Each 30′ experiment was binarized using an SVM as described. These 30′ videos were sped-up by a factor of 15 using Blender to obtain 2-min videos. Considering that the videos were recorded at 30 FPS, this generated videos with 3600 frames. A CSV was then built where every column represented a frame, and each row represented one of the 25 cells. Each position in this CSV was ‘0’ if the cell did not oscillate at that time, or ‘1’ if it did oscillate. This process was repeated for 20 different input patterns (see Supplementary Information), which were repeated for each pattern three times, generating a total of 60 CSV files. For each CSV file the initial 1000 columns were discarded. Then, using a moving window of size 30 (frames) by 25 (cells) sized windows (thus 750 features) were extracted and were kept if at least 100 of their points were set to 1. Following this procedure a total of 2236 data entries were produced.

Pattern recognition using a convolutional neural network

To build the convolutional neural network (CNN), Tensorflow 1.15 was used. The data entries just described were split 30% between the train and the test set (1565 for the training set and 671 for the test set). These data entries were the ones used to train the CNN, with an accuracy of 80.5% over the test set. This CNN contained three convolutional layers with 32 filters of size 5, 64 of size 3, and 128 of size 3. Finally, it had a fully connected layer with 64 neurons. In order to increase the accuracy to 92.5%, a train/test split of 10% was used, using a moving window size of size 20 (frames) by 25 cells (thus 500 features). The architecture of this network was as follows: Conv1 16 feature maps, kernel of size 5, dropout 50%. Conv2 identical but no dropout. Conv3 identical with dropout 50%. Maxpool layer with kernel of size 2 by 2 and strides of size 2 by 2. Conv4 32 feature maps and kernel of size 5, dropout 50%. Conv5 identical but no dropout. Conv6 identical with dropout 50%. Maxpool layer with kernel of size 2 by 2 and strides of size 2 by 2. Conv7 64 feature maps and kernel of size 3, dropout 50%. Fully connected layer with 64 neurons. Softmax layer.

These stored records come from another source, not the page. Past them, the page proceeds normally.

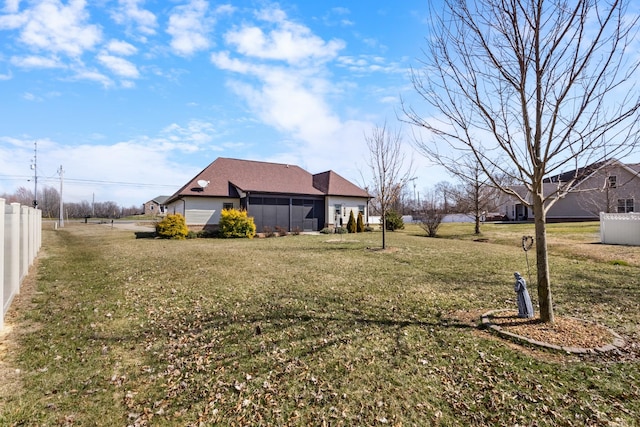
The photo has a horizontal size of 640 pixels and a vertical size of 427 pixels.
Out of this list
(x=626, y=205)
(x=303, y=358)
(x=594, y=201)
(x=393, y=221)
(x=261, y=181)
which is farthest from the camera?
(x=626, y=205)

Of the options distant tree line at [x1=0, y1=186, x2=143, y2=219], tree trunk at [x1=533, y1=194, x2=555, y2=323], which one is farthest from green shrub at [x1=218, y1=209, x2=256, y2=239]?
distant tree line at [x1=0, y1=186, x2=143, y2=219]

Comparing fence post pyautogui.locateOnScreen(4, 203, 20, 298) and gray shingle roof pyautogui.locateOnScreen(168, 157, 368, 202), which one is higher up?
gray shingle roof pyautogui.locateOnScreen(168, 157, 368, 202)

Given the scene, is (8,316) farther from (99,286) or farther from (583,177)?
(583,177)

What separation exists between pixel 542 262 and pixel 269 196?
21.8m

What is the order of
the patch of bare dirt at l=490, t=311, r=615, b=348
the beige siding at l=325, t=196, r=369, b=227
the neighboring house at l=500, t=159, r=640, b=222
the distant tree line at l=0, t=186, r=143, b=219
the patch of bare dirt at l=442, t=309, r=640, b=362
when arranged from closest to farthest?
the patch of bare dirt at l=442, t=309, r=640, b=362 → the patch of bare dirt at l=490, t=311, r=615, b=348 → the neighboring house at l=500, t=159, r=640, b=222 → the beige siding at l=325, t=196, r=369, b=227 → the distant tree line at l=0, t=186, r=143, b=219

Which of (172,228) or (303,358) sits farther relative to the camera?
(172,228)

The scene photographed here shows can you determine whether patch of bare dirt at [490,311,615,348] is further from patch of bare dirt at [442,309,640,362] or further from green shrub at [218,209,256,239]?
green shrub at [218,209,256,239]

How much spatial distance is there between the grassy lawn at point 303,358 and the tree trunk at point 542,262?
0.95 meters

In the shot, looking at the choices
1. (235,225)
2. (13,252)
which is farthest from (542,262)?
(235,225)

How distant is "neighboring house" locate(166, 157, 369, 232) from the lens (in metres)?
23.4

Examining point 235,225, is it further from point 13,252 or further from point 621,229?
point 621,229

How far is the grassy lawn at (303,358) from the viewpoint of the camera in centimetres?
290

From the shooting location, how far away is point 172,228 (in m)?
20.5

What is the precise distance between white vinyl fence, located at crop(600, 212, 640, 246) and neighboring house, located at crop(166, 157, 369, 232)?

Convolutional neural network and Autoencoder

To build the CNN and the Autoencoder, Tensorflow 1.15 was used. Patterns representing numbers from 0 to 9 were used. The inputs used were the CSV as described. These CSV contained 3600 columns values that represented 30 min of experiment. The first 1000 rows were discarded. The window size used was 25. Therefore, the inputs to the CNN were 25 by 25 or 625 values. The test and train ratios were set to 30%. Three CNN layers were used. The first one uses two feature maps and a kernel size of 3. The second one uses two feature maps and a kernel size of 5. The third one uses one feature map and a kernel size of 3. Finally, there is a fully connected layer with 16 neurons, and then 10 output neurons. The Autoencoder used had 25 inputs and 625 outputs. Three hidden dense layers were used of 50, 10 and 50 neurons. The Autoencoder was trained using two cycles of 3000 iterations each. The learning rate was 0.000001 and L2 regularization was used (0.00001). The input of this Autoencoder was 5-by-5 motor patterns, and its output of 625 nodes was used as input to the CNN described.